*Input*
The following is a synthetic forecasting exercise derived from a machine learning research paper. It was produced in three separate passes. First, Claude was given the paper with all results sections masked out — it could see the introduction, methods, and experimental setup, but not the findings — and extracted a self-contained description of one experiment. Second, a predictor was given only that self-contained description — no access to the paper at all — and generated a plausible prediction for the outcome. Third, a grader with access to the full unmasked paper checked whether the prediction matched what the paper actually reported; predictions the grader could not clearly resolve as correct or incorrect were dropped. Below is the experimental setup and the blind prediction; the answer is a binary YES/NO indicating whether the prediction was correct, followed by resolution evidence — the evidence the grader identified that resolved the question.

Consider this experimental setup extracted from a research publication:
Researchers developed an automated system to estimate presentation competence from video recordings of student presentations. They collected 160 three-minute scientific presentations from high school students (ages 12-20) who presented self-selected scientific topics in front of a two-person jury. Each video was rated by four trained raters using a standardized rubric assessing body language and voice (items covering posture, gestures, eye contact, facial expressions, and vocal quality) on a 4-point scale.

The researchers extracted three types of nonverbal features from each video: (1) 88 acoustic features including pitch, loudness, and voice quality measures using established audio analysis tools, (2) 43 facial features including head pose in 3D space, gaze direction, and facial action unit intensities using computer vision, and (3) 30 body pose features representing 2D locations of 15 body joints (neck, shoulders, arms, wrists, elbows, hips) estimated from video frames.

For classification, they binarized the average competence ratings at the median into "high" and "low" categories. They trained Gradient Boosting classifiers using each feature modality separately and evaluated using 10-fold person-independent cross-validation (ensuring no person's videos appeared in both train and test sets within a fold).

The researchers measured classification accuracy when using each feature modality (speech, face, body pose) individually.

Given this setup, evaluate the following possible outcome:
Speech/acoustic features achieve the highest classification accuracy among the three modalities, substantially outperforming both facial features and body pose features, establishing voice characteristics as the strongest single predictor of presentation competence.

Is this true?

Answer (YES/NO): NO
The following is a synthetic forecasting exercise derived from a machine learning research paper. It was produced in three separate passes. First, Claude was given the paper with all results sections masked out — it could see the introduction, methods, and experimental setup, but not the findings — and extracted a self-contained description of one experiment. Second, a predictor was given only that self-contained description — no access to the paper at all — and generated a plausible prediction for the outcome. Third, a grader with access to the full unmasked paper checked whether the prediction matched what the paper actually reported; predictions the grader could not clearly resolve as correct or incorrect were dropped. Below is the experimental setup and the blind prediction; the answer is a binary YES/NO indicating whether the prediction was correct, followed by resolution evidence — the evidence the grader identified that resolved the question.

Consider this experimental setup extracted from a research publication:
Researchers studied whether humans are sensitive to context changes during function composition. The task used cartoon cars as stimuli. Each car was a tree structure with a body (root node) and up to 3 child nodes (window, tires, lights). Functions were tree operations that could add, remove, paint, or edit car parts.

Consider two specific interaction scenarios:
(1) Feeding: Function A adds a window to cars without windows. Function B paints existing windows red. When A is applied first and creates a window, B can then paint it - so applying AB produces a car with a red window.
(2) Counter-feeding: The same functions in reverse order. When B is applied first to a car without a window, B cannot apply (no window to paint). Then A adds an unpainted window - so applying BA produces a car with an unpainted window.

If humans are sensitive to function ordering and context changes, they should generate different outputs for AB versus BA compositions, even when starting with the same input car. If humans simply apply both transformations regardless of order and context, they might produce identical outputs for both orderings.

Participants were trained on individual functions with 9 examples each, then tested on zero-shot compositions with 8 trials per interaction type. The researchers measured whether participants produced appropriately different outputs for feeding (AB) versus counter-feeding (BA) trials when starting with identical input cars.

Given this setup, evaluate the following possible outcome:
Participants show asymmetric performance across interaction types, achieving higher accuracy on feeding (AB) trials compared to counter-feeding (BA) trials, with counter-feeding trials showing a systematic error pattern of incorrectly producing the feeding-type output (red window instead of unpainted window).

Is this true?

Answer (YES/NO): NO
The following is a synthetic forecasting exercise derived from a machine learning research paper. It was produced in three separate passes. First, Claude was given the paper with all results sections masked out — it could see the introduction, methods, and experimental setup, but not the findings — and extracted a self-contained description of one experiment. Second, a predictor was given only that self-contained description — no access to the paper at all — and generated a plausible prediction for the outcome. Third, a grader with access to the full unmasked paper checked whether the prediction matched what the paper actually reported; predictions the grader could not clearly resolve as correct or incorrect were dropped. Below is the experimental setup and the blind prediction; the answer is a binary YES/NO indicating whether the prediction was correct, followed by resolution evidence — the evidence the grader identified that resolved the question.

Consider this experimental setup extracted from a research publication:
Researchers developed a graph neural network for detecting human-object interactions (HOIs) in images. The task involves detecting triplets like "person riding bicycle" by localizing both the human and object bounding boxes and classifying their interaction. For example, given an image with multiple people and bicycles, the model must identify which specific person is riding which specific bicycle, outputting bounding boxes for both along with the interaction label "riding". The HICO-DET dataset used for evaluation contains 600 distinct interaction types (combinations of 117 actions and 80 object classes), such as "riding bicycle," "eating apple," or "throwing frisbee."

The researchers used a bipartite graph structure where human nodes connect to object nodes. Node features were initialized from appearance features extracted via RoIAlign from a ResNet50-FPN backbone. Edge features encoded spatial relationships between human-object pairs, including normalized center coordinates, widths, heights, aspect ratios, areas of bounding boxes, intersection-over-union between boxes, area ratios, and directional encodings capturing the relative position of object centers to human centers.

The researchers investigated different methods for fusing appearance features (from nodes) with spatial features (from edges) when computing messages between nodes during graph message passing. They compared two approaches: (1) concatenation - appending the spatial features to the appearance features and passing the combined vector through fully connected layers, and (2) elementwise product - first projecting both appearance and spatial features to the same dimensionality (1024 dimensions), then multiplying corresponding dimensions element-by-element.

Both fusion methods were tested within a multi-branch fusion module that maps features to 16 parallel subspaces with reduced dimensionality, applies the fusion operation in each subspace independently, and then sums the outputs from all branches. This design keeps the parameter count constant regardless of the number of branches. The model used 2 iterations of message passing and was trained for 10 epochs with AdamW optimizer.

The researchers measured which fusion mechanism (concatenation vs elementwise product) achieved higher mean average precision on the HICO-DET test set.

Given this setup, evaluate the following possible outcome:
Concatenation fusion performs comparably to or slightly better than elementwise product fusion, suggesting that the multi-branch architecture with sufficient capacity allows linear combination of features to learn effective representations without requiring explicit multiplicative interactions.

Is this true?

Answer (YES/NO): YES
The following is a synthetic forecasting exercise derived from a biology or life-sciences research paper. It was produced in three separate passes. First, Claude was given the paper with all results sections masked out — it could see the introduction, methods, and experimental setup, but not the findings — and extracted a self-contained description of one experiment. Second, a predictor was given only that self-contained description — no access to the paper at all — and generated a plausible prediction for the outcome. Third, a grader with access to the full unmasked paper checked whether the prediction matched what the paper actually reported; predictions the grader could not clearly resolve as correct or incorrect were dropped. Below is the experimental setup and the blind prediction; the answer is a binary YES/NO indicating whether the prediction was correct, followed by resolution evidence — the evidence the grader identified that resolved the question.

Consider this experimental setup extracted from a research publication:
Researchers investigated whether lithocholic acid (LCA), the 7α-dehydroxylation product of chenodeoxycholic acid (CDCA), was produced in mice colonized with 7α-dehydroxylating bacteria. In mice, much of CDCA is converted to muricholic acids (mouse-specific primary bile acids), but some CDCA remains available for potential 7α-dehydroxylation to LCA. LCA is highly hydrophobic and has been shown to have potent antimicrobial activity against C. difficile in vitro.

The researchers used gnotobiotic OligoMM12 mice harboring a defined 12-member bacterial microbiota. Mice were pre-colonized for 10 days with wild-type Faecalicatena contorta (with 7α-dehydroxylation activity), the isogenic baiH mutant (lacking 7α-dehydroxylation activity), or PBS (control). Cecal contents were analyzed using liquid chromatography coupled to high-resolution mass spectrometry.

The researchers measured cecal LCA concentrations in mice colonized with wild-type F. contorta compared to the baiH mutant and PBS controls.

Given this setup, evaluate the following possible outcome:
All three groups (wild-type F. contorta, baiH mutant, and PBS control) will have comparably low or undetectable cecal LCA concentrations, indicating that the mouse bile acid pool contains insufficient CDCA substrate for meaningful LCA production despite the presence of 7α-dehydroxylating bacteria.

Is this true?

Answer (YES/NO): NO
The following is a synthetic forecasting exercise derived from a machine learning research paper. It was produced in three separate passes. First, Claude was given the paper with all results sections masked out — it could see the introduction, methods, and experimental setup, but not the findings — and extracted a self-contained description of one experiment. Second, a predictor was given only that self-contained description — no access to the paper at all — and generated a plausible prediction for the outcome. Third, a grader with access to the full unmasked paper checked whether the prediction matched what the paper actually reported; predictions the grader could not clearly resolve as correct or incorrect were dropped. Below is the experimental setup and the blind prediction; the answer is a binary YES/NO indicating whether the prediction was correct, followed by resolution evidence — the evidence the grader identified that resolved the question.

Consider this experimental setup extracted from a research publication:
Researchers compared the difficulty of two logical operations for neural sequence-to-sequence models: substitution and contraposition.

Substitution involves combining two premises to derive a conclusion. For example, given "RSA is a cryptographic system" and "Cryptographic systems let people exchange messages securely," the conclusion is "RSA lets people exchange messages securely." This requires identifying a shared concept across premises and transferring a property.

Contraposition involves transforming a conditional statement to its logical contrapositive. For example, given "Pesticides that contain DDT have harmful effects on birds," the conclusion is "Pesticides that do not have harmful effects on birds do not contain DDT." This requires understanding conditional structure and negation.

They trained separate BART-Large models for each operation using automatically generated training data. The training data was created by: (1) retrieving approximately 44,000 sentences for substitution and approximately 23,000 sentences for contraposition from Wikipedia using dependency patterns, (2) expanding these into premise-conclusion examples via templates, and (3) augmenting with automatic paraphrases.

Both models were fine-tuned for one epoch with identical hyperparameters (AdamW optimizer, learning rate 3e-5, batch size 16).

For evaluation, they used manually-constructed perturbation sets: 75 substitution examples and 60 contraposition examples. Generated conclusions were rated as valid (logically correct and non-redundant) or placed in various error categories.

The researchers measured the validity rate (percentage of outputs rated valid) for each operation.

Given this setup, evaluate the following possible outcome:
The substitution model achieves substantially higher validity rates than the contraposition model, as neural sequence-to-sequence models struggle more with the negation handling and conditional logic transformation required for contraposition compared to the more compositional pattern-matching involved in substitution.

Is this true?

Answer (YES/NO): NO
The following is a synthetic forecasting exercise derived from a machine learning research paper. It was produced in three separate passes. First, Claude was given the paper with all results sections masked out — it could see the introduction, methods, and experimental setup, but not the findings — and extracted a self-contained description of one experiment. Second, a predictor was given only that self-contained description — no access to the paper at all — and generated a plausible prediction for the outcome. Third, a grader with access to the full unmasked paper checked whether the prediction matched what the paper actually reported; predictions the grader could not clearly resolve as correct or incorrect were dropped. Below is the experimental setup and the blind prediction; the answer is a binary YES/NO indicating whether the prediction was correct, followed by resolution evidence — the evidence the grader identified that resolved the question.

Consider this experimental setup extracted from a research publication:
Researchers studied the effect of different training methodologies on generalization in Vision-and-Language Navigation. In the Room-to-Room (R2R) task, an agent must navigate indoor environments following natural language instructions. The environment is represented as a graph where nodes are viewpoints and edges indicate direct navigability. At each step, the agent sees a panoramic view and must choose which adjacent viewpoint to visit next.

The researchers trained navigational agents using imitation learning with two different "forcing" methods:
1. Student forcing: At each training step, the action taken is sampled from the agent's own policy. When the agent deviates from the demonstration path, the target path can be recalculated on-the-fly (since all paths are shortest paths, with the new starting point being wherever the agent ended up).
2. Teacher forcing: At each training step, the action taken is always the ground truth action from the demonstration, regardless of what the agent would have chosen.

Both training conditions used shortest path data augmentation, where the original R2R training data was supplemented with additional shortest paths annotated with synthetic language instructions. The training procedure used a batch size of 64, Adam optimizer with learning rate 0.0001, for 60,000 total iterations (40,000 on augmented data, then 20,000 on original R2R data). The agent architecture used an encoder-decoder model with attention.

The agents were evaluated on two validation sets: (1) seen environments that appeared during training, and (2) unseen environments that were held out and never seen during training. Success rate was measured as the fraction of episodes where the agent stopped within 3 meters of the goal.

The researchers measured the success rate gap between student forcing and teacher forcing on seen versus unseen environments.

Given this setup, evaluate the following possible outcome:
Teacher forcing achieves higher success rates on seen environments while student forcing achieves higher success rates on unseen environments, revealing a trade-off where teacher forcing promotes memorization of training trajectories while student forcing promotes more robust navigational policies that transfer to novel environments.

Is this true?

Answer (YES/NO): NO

*Assignment*
Please report how many lines in the listing above contain the word "sets", and give nothing but the number.

*Written solution*
3